The BIS Monitor (Aspect Medical Systems, Natick, MA): BIS is a processed EEG variable obtained by computing EEG signals through Fast Fourier transformation, bispectral analysis, and artifact filtering and suppression detection, resulting in a single number—the BIS. BIS allows monitoring of depth of anesthesia or sedation, ranging from 100 (awake) to 0 (isoelectric EEG). Its use has been validated in children (38,39). Crain et al. compared the BIS score to the COMFORT scale and found that BIS may be better than the COMFORT scale in identifying and preventing oversedation of children in the pediatric ICU (PICU) (39). Furthermore, Lamas et al. compared the BIS, middle latency auditory evoked potentials and the modified Ramsay scale, and the Comfort scale to detect the responsiveness of 86 children to painful stimuli and determined that the BIS provided the most sensitive method of assessing responses (40). More importantly, these investigators determined that hemodynamic variables such as heart rate and blood pressure did not change after the application of the stimulus. This confirms the findings of other studies that using such clinical parameters to determine the occurrence of pain is of little use (41,42).
Benzodiazepines
Benzodiazepines offer anxiolysis, hypnosis, and amnesia, characteristics which are desirable in many ICU patients. Midazolam and lorazepam are the most commonly used benzodiazepines. The ideal amount of sedation is that which makes the patient sleepy and quiet but arousable and able to follow commands. More frequently, however, deeper sedation is needed, especially in those children on high-frequency oscillation, those with intracranial hypertension, those who have undergone surgical procedures where minimal movement is required for healing, and those requiring frequent neuromuscular blockade. Benzodiazepines exert their action by binding to GABA receptors. The binding results in increased cellular chloride entry inducing hyperpolarization of neuronal cells, rendering them resistant to excitation.
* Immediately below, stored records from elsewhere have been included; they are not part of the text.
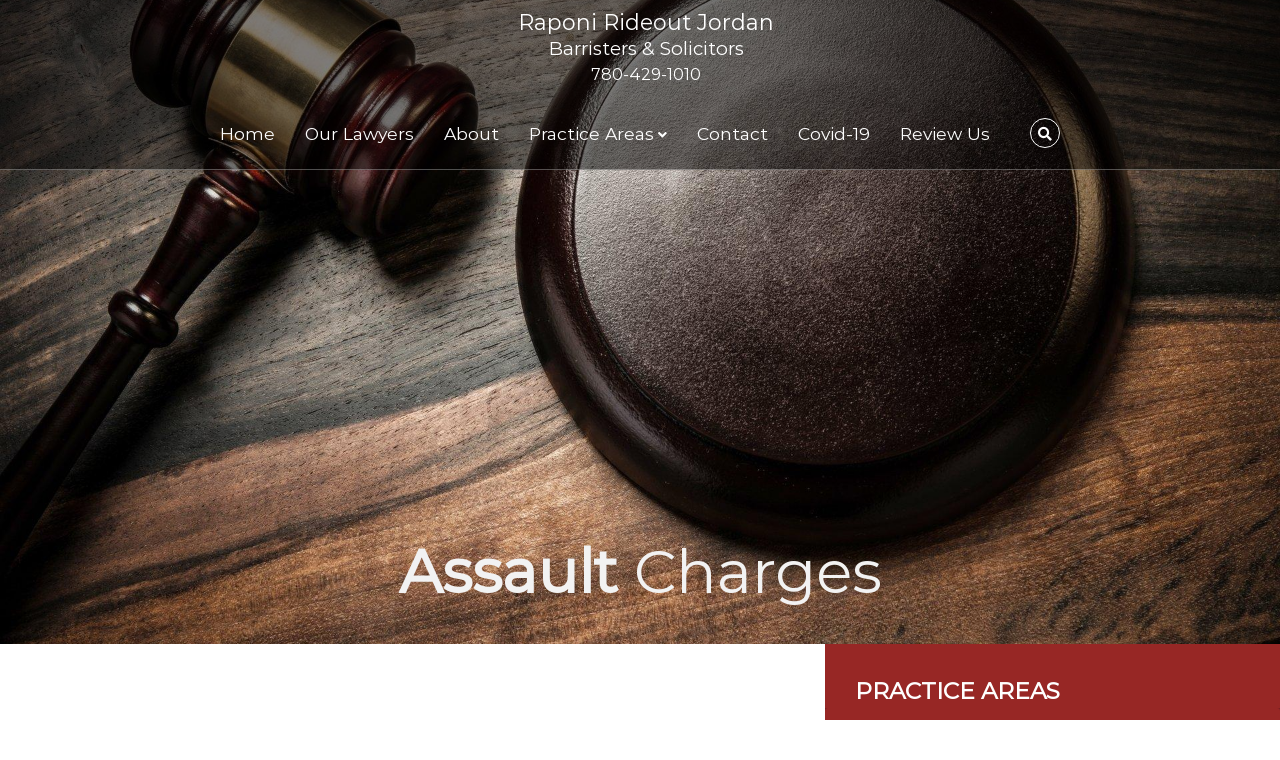

--- FILE ---
content_type: text/css
request_url: https://www.raponirideout.com/wp-content/themes/flash-child/style.css?ver=6.8.3
body_size: 451
content:
/*
 Theme Name:   Flash Child
 Theme URI:    https://www.nuequest.com/flash-child/
 Description:  Flash child theme based on flash theme
 Author:       Tomasz Kasprzak
 Author URI:   https://www.nuequest.com
 Template:     flash
 Version:      1.0.0
 Tags:         one-column, two-columns, left-sidebar, right-sidebar, grid-layout, custom-background, custom-colors, custom-menu, custom-logo, featured-images, footer-widgets, full-width-template, theme-options, threaded-comments, translation-ready, blog, e-commerce
 Text Domain:  flash-child
*/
Lorazepam penetrates the BBB more slowly than other benzodiazepines such as diazepam. This characteristic results in a longer duration of amnestic effect. It is metabolized by hepatic glucuronidation into harmless metabolites and is therefore void of drug interactions, making it an ideal drug to use in the PICU. Lorazepam can be given by continuous infusion (0.06 mg per kg per hour) or intermittent injection (0.1 mg per kg per dose). It is also available in oral form. Lorazepam is the sedative agent most frequently used in both adult and pediatric ICUs.